On se pose souvent ici la question de savoir ce qu’est un bon texte, un bon poème ou un bon commentaire et, heureusement, on continuera toujours de se la poser.

 

Quand nous étions “jeunes et larges d’épaules“, nous travaillions comme des forcenés, mais pour continuer à ramer sans attaquer la falaise, nous nous posions la question des finalités, des buts, et des objectifs des actions que nous menions. Bref, à quoi ça servait et pourquoi tout ça ? Et surtout, comment saurions-nous que nous avions convenablement réussi et qu’on pouvait se reposer un peu ?

 

Alors, nous avons beaucoup réfléchi aux critères, aux critères de réussite. Les critères sont apparus souvent très généraux, un peu idéologiques, voire philosophiques : utilité, meilleur service, meilleures performances, cohérence, fluidité des relations,… Il nous fallut bien trouver autre chose de plus mesurable, et ce pragmatisme nous amena à rechercher des indicateurs, des choses bien concrètes qu’on allait pouvoir constater, vérifier, mesurer, pour nous assurer que nos projets avaient finalement l’impact attendu.

La relation qui lie les critères aux indicateurs est du même ordre que celle qui lie les finalités (plus vagues) aux objectifs (plus mesurables): on travaille dans le dur, on éclaire la route, on explicite le vague et le confus. Et, ainsi, nos esprits cartésiens s’en trouvèrent confortés.

 

Mais comme toute pensée, serait-elle industrielle et mécanique, tend à l’universalité, nous essayâmes d’entreprendre une généralisation de cette histoire de critères et d’indicateurs aux simples choses de la vie courante. Pour nous détendre.

 

Quelle femme n’a jamais entendu son collègue de travail lui demander : “Mais c’est quoi, ce que tu aimes chez un homme, toi ?”. Quelle femme n’a jamais posé la question “Mais toi, qu’est-ce qui te plaît, chez une femme ?”.

 

Bien sûr, nous aussi, nous nous posions ces questions fondamentales, mais pragmatiques que nous étions, nous décidâmes d’aborder ce thème plus formellement sous l’angle des critères, et la question, ou plutôt l’injonction, devint : “Bon, c’est bien joli ton discours, mais donne-moi trois critères d’évaluation !”

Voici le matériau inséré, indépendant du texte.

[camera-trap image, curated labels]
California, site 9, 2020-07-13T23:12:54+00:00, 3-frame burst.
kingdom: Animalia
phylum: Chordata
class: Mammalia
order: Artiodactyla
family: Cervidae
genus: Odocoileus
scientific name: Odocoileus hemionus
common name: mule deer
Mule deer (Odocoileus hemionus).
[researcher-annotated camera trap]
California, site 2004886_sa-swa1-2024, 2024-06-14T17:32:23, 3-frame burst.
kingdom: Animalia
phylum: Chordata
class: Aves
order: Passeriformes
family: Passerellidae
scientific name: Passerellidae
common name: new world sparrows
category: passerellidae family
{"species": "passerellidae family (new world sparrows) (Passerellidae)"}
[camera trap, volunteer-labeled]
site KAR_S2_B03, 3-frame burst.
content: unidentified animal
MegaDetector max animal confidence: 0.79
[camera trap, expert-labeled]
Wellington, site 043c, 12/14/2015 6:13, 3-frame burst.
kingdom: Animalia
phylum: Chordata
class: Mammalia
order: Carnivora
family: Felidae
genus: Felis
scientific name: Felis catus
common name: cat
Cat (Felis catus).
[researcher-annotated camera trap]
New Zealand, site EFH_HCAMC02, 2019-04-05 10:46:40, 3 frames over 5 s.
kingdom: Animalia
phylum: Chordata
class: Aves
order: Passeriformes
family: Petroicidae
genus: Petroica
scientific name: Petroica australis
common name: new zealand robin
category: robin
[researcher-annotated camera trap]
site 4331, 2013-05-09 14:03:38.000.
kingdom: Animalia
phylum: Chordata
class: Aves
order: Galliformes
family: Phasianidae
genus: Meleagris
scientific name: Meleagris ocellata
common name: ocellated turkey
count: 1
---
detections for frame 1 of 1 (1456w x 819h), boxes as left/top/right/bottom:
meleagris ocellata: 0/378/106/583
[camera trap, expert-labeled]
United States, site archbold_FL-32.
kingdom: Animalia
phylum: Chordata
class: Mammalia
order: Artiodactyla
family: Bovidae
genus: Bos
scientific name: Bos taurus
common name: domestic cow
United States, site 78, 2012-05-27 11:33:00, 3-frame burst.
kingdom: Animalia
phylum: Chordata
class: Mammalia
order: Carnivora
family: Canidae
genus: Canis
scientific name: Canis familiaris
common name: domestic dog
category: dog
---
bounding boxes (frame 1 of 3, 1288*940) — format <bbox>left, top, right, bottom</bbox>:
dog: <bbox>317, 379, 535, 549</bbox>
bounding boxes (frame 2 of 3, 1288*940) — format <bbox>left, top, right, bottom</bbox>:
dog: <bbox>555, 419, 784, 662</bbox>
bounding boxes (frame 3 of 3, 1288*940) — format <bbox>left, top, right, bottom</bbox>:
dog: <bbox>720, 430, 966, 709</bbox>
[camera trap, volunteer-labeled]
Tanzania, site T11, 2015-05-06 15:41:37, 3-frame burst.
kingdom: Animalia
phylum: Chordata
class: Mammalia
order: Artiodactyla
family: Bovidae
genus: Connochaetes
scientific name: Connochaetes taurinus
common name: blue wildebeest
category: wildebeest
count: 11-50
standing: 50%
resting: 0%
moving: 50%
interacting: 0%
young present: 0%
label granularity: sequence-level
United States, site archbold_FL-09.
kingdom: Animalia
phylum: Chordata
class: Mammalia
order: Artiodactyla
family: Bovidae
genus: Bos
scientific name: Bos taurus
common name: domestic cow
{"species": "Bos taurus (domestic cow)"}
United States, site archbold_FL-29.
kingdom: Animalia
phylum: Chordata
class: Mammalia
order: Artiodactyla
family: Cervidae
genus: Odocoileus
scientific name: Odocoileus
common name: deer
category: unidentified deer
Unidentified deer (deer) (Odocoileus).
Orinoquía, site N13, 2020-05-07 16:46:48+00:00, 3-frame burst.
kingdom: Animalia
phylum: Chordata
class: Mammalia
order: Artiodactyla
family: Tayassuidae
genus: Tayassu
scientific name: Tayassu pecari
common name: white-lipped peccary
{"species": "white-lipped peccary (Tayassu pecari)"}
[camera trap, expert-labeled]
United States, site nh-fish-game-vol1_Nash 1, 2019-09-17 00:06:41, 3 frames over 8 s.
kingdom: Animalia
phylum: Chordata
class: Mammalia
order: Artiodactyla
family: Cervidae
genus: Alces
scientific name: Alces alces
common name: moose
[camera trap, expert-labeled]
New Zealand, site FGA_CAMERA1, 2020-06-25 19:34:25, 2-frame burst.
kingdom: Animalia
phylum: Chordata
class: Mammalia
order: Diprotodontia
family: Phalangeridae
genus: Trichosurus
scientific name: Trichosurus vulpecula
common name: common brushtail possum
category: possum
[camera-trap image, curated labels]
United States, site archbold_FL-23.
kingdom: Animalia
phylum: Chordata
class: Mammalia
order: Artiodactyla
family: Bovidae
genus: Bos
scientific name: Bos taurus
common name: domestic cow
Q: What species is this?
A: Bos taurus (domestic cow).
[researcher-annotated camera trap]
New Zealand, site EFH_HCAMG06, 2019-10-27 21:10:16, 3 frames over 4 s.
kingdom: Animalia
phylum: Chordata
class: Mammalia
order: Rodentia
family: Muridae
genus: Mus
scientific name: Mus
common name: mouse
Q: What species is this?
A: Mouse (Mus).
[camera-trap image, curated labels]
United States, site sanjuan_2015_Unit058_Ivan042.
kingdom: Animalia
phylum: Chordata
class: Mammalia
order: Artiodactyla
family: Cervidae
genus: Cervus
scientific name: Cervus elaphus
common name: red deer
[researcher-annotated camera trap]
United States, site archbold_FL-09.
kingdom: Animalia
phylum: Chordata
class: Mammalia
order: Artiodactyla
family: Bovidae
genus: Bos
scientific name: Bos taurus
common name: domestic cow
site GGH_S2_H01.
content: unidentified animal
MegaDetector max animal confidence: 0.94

Un genre de flirt, anodin comme une marche d’approche – les montagnards et tous les grimpeurs me comprendront -, mais qui ne manquait pas d’émoustiller nos heures de réflexions considérées plus sérieuses, et surtout pour lesquelles nous étions rémunérés.

 

Mes trois critères personnels furent, dans l’ordre : “Gaie, Intelligente et Sensuelle”, critères qui finirent par retenir une certaine unanimité, à tel point que mes collègues femmes prirent l’habitude de me demander : “Et celle-là, combien tu lui donnes pour le G.I.S. ?”.

Bien sûr, nous constatâmes rapidement que cela était insatisfaisant et qu’il fallait spécifier bien davantage, trouver des indicateurs pour chacun de ces critères, des choses qu’on pouvait mesurer sans ambiguïté, car les questions devenaient… : “Mais qu’est-ce qui fait que tu la trouves sensuelle ?” ou bien “Mais comment peux-tu savoir qu’elle est intelligente ?” Des bêtises de pause cigarette.

 

Maintenant, je me dis que ces trois critères sont tout de même ceux du cœur, du cerveau, et du sexe, trois gros moteurs de forte cylindrée, et qui ne sont pas aussi stupides et risibles que nous pensions. Oui, je vous entends dire que tout cela est inextricablement lié, et vous avez raison, mais ce n’est pas pour cela qu’il faut abandonner ! Oui, je sais que votre organe sexuel majeur est votre cerveau, et vous avez raison jusqu’au seuil de l’orgasme. Oui, je sens que trouvez risible cette dissection.

 

Nous n’arrivâmes pourtant jamais à nous dépêtrer des indicateurs car il est éminemment évident qu’un même indicateur peut servir à mesurer plusieurs critères.

Tenez, prenez simplement un indicateur incontestable, purement objectif et mesurable : la fréquence cardiaque. Eh bien, la fréquence cardiaque, elle mesure tout cela à la fois. Vous comprenez dans quel embarras nous fûmes. Même chose pour la dilatation de la pupille ! Je sens que la dilatation vous amène bibliquement à penser à un autre indicateur mesurable, incontestable celui-ci, mais qu’une pudeur naturelle m’interdit d’évoquer. Finalement, cette recherche fondamentale n’a pas vraiment abouti mais nous a livré de beaux instants.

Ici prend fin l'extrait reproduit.